Collectively, we found that p-SQCC shared some features with ADC when compared to c-SQCC, including peripheral tumor location, female gender, never-smoking status and a higher proportion of EGFR mutations. Our IHC analysis further showed that positive staining of “adenocarcinoma markers” including TTF1, CK7, Napsin A and PE10 was found to be more prevalent in p-SQCC than c-SQCC. Finally, we compared the mRNA expression level of “adenocarcinoma markers” and “squamous marker” in p-SQCC and c-SQCC, and found that p-SQCC had significantly higher gene expression of SPA (ADC marker), while c-SQCC showed higher gene expression of TP63 (squamous marker).

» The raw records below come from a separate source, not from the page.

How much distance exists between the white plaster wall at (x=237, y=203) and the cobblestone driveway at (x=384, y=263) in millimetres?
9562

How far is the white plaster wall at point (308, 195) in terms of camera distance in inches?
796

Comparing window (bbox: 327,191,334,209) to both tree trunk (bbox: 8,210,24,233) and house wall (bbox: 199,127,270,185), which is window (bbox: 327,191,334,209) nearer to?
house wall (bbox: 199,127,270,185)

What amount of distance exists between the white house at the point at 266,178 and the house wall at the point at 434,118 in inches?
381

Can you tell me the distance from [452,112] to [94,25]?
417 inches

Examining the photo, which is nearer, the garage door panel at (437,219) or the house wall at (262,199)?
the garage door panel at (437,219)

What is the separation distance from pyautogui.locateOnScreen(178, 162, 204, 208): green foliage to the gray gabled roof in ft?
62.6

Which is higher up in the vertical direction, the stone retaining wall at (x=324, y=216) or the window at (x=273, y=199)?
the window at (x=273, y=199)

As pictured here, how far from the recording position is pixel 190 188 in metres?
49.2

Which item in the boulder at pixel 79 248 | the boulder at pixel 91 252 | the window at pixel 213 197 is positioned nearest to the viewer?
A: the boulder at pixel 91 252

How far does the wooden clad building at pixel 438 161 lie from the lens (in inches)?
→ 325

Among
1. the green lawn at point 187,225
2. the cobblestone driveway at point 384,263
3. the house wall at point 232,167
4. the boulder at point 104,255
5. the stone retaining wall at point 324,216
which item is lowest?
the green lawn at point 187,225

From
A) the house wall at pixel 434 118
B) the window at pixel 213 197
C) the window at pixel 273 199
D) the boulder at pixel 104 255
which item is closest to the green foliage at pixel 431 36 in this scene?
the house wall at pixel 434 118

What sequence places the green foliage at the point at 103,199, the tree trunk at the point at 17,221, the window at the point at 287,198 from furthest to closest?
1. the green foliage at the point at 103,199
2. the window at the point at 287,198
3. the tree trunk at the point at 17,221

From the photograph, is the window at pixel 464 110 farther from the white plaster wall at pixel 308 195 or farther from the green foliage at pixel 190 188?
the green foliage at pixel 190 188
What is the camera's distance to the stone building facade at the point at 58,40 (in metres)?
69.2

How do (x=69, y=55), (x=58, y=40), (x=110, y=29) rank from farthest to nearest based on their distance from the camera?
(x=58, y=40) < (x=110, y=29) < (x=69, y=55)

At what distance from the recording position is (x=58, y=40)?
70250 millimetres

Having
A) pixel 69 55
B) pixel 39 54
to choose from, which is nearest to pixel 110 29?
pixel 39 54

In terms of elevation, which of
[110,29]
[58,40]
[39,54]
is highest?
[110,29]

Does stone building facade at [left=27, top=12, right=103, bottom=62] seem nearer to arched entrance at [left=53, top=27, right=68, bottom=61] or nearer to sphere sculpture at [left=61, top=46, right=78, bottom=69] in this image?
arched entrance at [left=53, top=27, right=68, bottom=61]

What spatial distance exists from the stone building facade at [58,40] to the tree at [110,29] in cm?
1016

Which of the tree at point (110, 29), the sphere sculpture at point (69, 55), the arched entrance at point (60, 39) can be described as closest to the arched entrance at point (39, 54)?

In conclusion, lung p-SQCC had distinctive clinicopathologic characteristics and molecular features compared to c-SQCC, but showed some similarity with ADC.
Acknowledgements
Funding: This work was supported by the National Natural Science Foundation of China (81401886, 81422029, 81472173 and 81372525), the Key Project of Science and Technology Commission of Shanghai Municipality (JGGG1302, 14495810800), the Shen-Kang Center Project (SKMB1201), the Shanghai Hospital Development Center (SHDC12012308) and the Health and Family Planning Commission of Shanghai Municipality (2013ZYJB0301).
Ethical Statement: The study was approved by the Institutional Review Board of Fudan University Shanghai Cancer Center (No. 090977-1) and written informed consent was obtained from all patients.
Footnotes
Conflicts of Interest: The authors have no conflicts of interest to declare.